The authors found “converging evidence consistent with substantial publication bias” (p. 577). After adjusting for publication bias, the effect size dropped to g = .29 to .32.
Also, statistical power was very low for the adjusted effect size. Fewer than 10% of studies had enough power to detect a .30 effect size. Less than half had sufficient power to detect a .60 effect size. This is unsurprising: the median sample size was 53.
Also, there was circumstantial evidence of widespread questionable research practices (QRPs). Over 40% of studies that used a divergent thinking test as an outcome variable didn’t report all of the scores that the tests produce. This means selective reporting is likely at work. Other QRPs may be present, too.
Finally, modern research practices are almost completely absent from creativity training studies. Only 7 replications were found (and only 2 of those were from 2010 or later), and only 1 pre-registered study was found.
Based on this meta-analysis, it is safe to say that there are no high-quality studies of creativity training. Maybe we can train people to be more creative, but given the quality of the evidence, no one really knows. This is why the authors stated, “. . . practitioners and researchers should be careful when interpreting current findings in the field” (p. 577).
The drop from g = .53 to g = .29-.32 after correcting for publication bias is massive and shows how unreliable the published literature is. What’s worse is that even the adjusted effect might be inflated given the widespread methodological problems, selective reporting, and lack of replications. The fact that zero studies met all four quality criteria is damning. This isn’t just a weak effect, it’s an entire field built on shaky foundations. The creativity training industry is selling programs based on research that wouldn’t pass basic scientific standards. Until we get pre-registered, adequately powered, high-quality studies, we simply don’t know if creativity training works.
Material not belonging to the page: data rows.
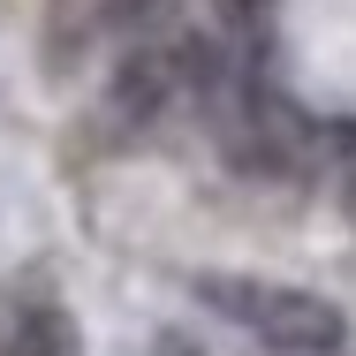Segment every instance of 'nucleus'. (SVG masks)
<instances>
[{"label":"nucleus","instance_id":"obj_3","mask_svg":"<svg viewBox=\"0 0 356 356\" xmlns=\"http://www.w3.org/2000/svg\"><path fill=\"white\" fill-rule=\"evenodd\" d=\"M220 15H227L235 31H250V23H266V15H273V0H220Z\"/></svg>","mask_w":356,"mask_h":356},{"label":"nucleus","instance_id":"obj_2","mask_svg":"<svg viewBox=\"0 0 356 356\" xmlns=\"http://www.w3.org/2000/svg\"><path fill=\"white\" fill-rule=\"evenodd\" d=\"M0 356H76V318L54 303V296L8 303V318H0Z\"/></svg>","mask_w":356,"mask_h":356},{"label":"nucleus","instance_id":"obj_5","mask_svg":"<svg viewBox=\"0 0 356 356\" xmlns=\"http://www.w3.org/2000/svg\"><path fill=\"white\" fill-rule=\"evenodd\" d=\"M159 356H197V349H190V341H167V349H159Z\"/></svg>","mask_w":356,"mask_h":356},{"label":"nucleus","instance_id":"obj_1","mask_svg":"<svg viewBox=\"0 0 356 356\" xmlns=\"http://www.w3.org/2000/svg\"><path fill=\"white\" fill-rule=\"evenodd\" d=\"M197 296L213 303L220 318L250 326L266 349H281V356H334L341 341H349V318H341L326 296H311V288L250 281V273H205Z\"/></svg>","mask_w":356,"mask_h":356},{"label":"nucleus","instance_id":"obj_6","mask_svg":"<svg viewBox=\"0 0 356 356\" xmlns=\"http://www.w3.org/2000/svg\"><path fill=\"white\" fill-rule=\"evenodd\" d=\"M349 213H356V152H349Z\"/></svg>","mask_w":356,"mask_h":356},{"label":"nucleus","instance_id":"obj_4","mask_svg":"<svg viewBox=\"0 0 356 356\" xmlns=\"http://www.w3.org/2000/svg\"><path fill=\"white\" fill-rule=\"evenodd\" d=\"M159 0H106V23H144Z\"/></svg>","mask_w":356,"mask_h":356}]
</instances>
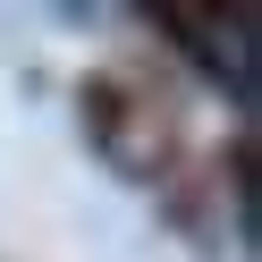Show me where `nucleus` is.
I'll return each mask as SVG.
<instances>
[{"instance_id":"obj_1","label":"nucleus","mask_w":262,"mask_h":262,"mask_svg":"<svg viewBox=\"0 0 262 262\" xmlns=\"http://www.w3.org/2000/svg\"><path fill=\"white\" fill-rule=\"evenodd\" d=\"M186 42V59L228 93L237 110H254V9H161Z\"/></svg>"}]
</instances>
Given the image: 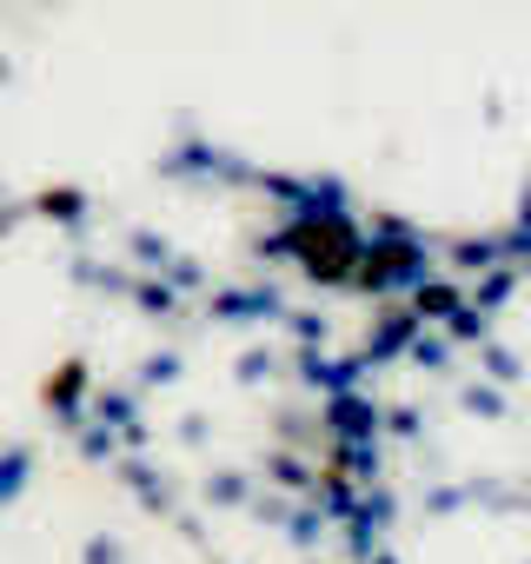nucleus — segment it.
<instances>
[{
  "label": "nucleus",
  "instance_id": "nucleus-1",
  "mask_svg": "<svg viewBox=\"0 0 531 564\" xmlns=\"http://www.w3.org/2000/svg\"><path fill=\"white\" fill-rule=\"evenodd\" d=\"M74 392H80V366H61L54 386H47V399H74Z\"/></svg>",
  "mask_w": 531,
  "mask_h": 564
}]
</instances>
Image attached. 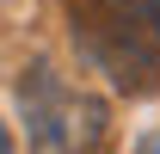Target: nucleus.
I'll list each match as a JSON object with an SVG mask.
<instances>
[{
	"label": "nucleus",
	"mask_w": 160,
	"mask_h": 154,
	"mask_svg": "<svg viewBox=\"0 0 160 154\" xmlns=\"http://www.w3.org/2000/svg\"><path fill=\"white\" fill-rule=\"evenodd\" d=\"M74 49L117 93L160 86V0H74Z\"/></svg>",
	"instance_id": "f257e3e1"
},
{
	"label": "nucleus",
	"mask_w": 160,
	"mask_h": 154,
	"mask_svg": "<svg viewBox=\"0 0 160 154\" xmlns=\"http://www.w3.org/2000/svg\"><path fill=\"white\" fill-rule=\"evenodd\" d=\"M19 117L31 136V154H92L111 123L105 99L56 74L49 62H31L19 74Z\"/></svg>",
	"instance_id": "f03ea898"
},
{
	"label": "nucleus",
	"mask_w": 160,
	"mask_h": 154,
	"mask_svg": "<svg viewBox=\"0 0 160 154\" xmlns=\"http://www.w3.org/2000/svg\"><path fill=\"white\" fill-rule=\"evenodd\" d=\"M0 154H19V148H12V136H6V123H0Z\"/></svg>",
	"instance_id": "7ed1b4c3"
}]
</instances>
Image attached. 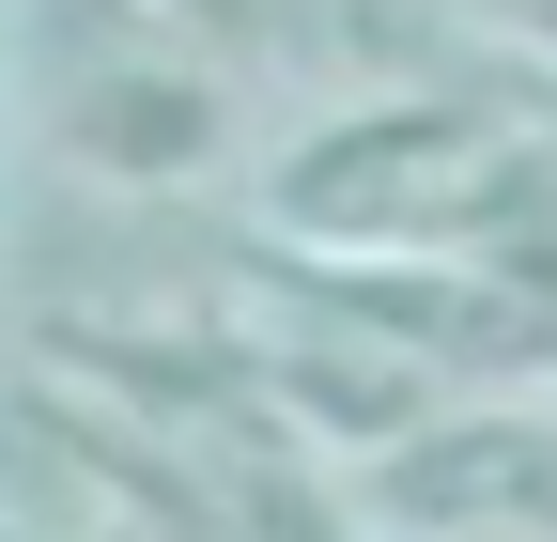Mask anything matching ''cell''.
<instances>
[{
	"label": "cell",
	"mask_w": 557,
	"mask_h": 542,
	"mask_svg": "<svg viewBox=\"0 0 557 542\" xmlns=\"http://www.w3.org/2000/svg\"><path fill=\"white\" fill-rule=\"evenodd\" d=\"M263 233L295 248H480L527 295H557V124L511 94H449V78H387L310 109L248 186Z\"/></svg>",
	"instance_id": "cell-1"
},
{
	"label": "cell",
	"mask_w": 557,
	"mask_h": 542,
	"mask_svg": "<svg viewBox=\"0 0 557 542\" xmlns=\"http://www.w3.org/2000/svg\"><path fill=\"white\" fill-rule=\"evenodd\" d=\"M248 280L278 310H325V325H357V342L449 372V387L557 372V295H527L511 263H480V248H295V233H248Z\"/></svg>",
	"instance_id": "cell-2"
},
{
	"label": "cell",
	"mask_w": 557,
	"mask_h": 542,
	"mask_svg": "<svg viewBox=\"0 0 557 542\" xmlns=\"http://www.w3.org/2000/svg\"><path fill=\"white\" fill-rule=\"evenodd\" d=\"M32 109H47V156L78 186H124V201H186L233 171V62L156 32V16H109Z\"/></svg>",
	"instance_id": "cell-3"
},
{
	"label": "cell",
	"mask_w": 557,
	"mask_h": 542,
	"mask_svg": "<svg viewBox=\"0 0 557 542\" xmlns=\"http://www.w3.org/2000/svg\"><path fill=\"white\" fill-rule=\"evenodd\" d=\"M357 527L372 542H434V527H557V403L542 387H449L418 434L357 465Z\"/></svg>",
	"instance_id": "cell-4"
},
{
	"label": "cell",
	"mask_w": 557,
	"mask_h": 542,
	"mask_svg": "<svg viewBox=\"0 0 557 542\" xmlns=\"http://www.w3.org/2000/svg\"><path fill=\"white\" fill-rule=\"evenodd\" d=\"M156 32H186V47H218V62H263V47H295L310 32V0H139Z\"/></svg>",
	"instance_id": "cell-5"
},
{
	"label": "cell",
	"mask_w": 557,
	"mask_h": 542,
	"mask_svg": "<svg viewBox=\"0 0 557 542\" xmlns=\"http://www.w3.org/2000/svg\"><path fill=\"white\" fill-rule=\"evenodd\" d=\"M480 32H496L511 62H557V0H480Z\"/></svg>",
	"instance_id": "cell-6"
},
{
	"label": "cell",
	"mask_w": 557,
	"mask_h": 542,
	"mask_svg": "<svg viewBox=\"0 0 557 542\" xmlns=\"http://www.w3.org/2000/svg\"><path fill=\"white\" fill-rule=\"evenodd\" d=\"M434 542H557V527H434Z\"/></svg>",
	"instance_id": "cell-7"
},
{
	"label": "cell",
	"mask_w": 557,
	"mask_h": 542,
	"mask_svg": "<svg viewBox=\"0 0 557 542\" xmlns=\"http://www.w3.org/2000/svg\"><path fill=\"white\" fill-rule=\"evenodd\" d=\"M465 16H480V0H465Z\"/></svg>",
	"instance_id": "cell-8"
}]
</instances>
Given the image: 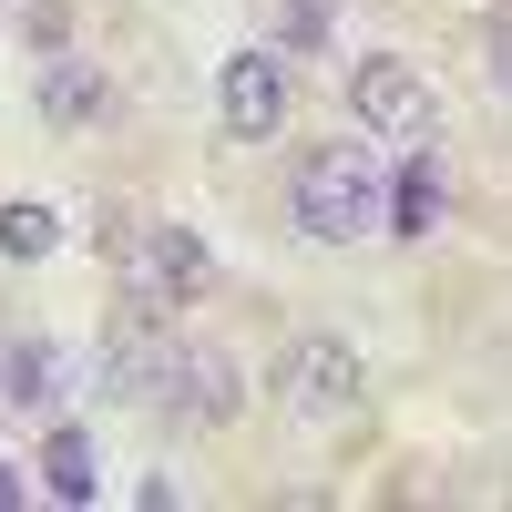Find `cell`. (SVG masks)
Masks as SVG:
<instances>
[{"label": "cell", "instance_id": "obj_1", "mask_svg": "<svg viewBox=\"0 0 512 512\" xmlns=\"http://www.w3.org/2000/svg\"><path fill=\"white\" fill-rule=\"evenodd\" d=\"M287 226L308 246H349V236H379L390 226V175H379L369 144H318L287 185Z\"/></svg>", "mask_w": 512, "mask_h": 512}, {"label": "cell", "instance_id": "obj_2", "mask_svg": "<svg viewBox=\"0 0 512 512\" xmlns=\"http://www.w3.org/2000/svg\"><path fill=\"white\" fill-rule=\"evenodd\" d=\"M349 113H359V134H369V144H431V134H441L431 72L400 62V52H369V62L349 72Z\"/></svg>", "mask_w": 512, "mask_h": 512}, {"label": "cell", "instance_id": "obj_3", "mask_svg": "<svg viewBox=\"0 0 512 512\" xmlns=\"http://www.w3.org/2000/svg\"><path fill=\"white\" fill-rule=\"evenodd\" d=\"M113 246H123V277H134V308H185L216 277V256H205L195 226H123Z\"/></svg>", "mask_w": 512, "mask_h": 512}, {"label": "cell", "instance_id": "obj_4", "mask_svg": "<svg viewBox=\"0 0 512 512\" xmlns=\"http://www.w3.org/2000/svg\"><path fill=\"white\" fill-rule=\"evenodd\" d=\"M277 390H287L297 420H349L359 410V349L349 338H297L287 369H277Z\"/></svg>", "mask_w": 512, "mask_h": 512}, {"label": "cell", "instance_id": "obj_5", "mask_svg": "<svg viewBox=\"0 0 512 512\" xmlns=\"http://www.w3.org/2000/svg\"><path fill=\"white\" fill-rule=\"evenodd\" d=\"M216 113H226L236 144H267L277 123H287V62H277V52H226V72H216Z\"/></svg>", "mask_w": 512, "mask_h": 512}, {"label": "cell", "instance_id": "obj_6", "mask_svg": "<svg viewBox=\"0 0 512 512\" xmlns=\"http://www.w3.org/2000/svg\"><path fill=\"white\" fill-rule=\"evenodd\" d=\"M164 379H175V338H164L154 308H134V318L103 338V390L113 400H164Z\"/></svg>", "mask_w": 512, "mask_h": 512}, {"label": "cell", "instance_id": "obj_7", "mask_svg": "<svg viewBox=\"0 0 512 512\" xmlns=\"http://www.w3.org/2000/svg\"><path fill=\"white\" fill-rule=\"evenodd\" d=\"M164 400H185L195 420H236V400H246V369L216 349V338H175V379H164Z\"/></svg>", "mask_w": 512, "mask_h": 512}, {"label": "cell", "instance_id": "obj_8", "mask_svg": "<svg viewBox=\"0 0 512 512\" xmlns=\"http://www.w3.org/2000/svg\"><path fill=\"white\" fill-rule=\"evenodd\" d=\"M441 216H451L441 154H431V144H410V154H400V175H390V226H379V236H431Z\"/></svg>", "mask_w": 512, "mask_h": 512}, {"label": "cell", "instance_id": "obj_9", "mask_svg": "<svg viewBox=\"0 0 512 512\" xmlns=\"http://www.w3.org/2000/svg\"><path fill=\"white\" fill-rule=\"evenodd\" d=\"M41 113H52L62 134H82V123H103V113H113V82H103L93 62L52 52V62H41Z\"/></svg>", "mask_w": 512, "mask_h": 512}, {"label": "cell", "instance_id": "obj_10", "mask_svg": "<svg viewBox=\"0 0 512 512\" xmlns=\"http://www.w3.org/2000/svg\"><path fill=\"white\" fill-rule=\"evenodd\" d=\"M62 400V359L41 338H0V410H52Z\"/></svg>", "mask_w": 512, "mask_h": 512}, {"label": "cell", "instance_id": "obj_11", "mask_svg": "<svg viewBox=\"0 0 512 512\" xmlns=\"http://www.w3.org/2000/svg\"><path fill=\"white\" fill-rule=\"evenodd\" d=\"M41 492H52V502H93V492H103V472H93V431H72V420H62V431L41 441Z\"/></svg>", "mask_w": 512, "mask_h": 512}, {"label": "cell", "instance_id": "obj_12", "mask_svg": "<svg viewBox=\"0 0 512 512\" xmlns=\"http://www.w3.org/2000/svg\"><path fill=\"white\" fill-rule=\"evenodd\" d=\"M62 246V216H52V205H0V256H11V267H41V256H52Z\"/></svg>", "mask_w": 512, "mask_h": 512}, {"label": "cell", "instance_id": "obj_13", "mask_svg": "<svg viewBox=\"0 0 512 512\" xmlns=\"http://www.w3.org/2000/svg\"><path fill=\"white\" fill-rule=\"evenodd\" d=\"M482 82H492V93L512 103V11H502V21L482 31Z\"/></svg>", "mask_w": 512, "mask_h": 512}, {"label": "cell", "instance_id": "obj_14", "mask_svg": "<svg viewBox=\"0 0 512 512\" xmlns=\"http://www.w3.org/2000/svg\"><path fill=\"white\" fill-rule=\"evenodd\" d=\"M287 31H297V41H328V0H297V11H287Z\"/></svg>", "mask_w": 512, "mask_h": 512}, {"label": "cell", "instance_id": "obj_15", "mask_svg": "<svg viewBox=\"0 0 512 512\" xmlns=\"http://www.w3.org/2000/svg\"><path fill=\"white\" fill-rule=\"evenodd\" d=\"M0 512H21V472H11V461H0Z\"/></svg>", "mask_w": 512, "mask_h": 512}]
</instances>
The selective reporting finding is really concerning. If 40%+ of studies didn’t report all the scores their measures produced, they were clearly cherry-picking favorable results. Combined with tiny sample sizes, no replications, and pervasive publication bias, the true effect could be close to zero. The power analysis shows most studies couldn’t detect a real effect even if it existed. This is similar to the working memory training literature, lots of hype, weak methodology, publication bias masking null results. The lesson is that meta-analyses of low-quality research can’t save you, garbage in, garbage out. We need a complete restart of creativity training research with modern standards.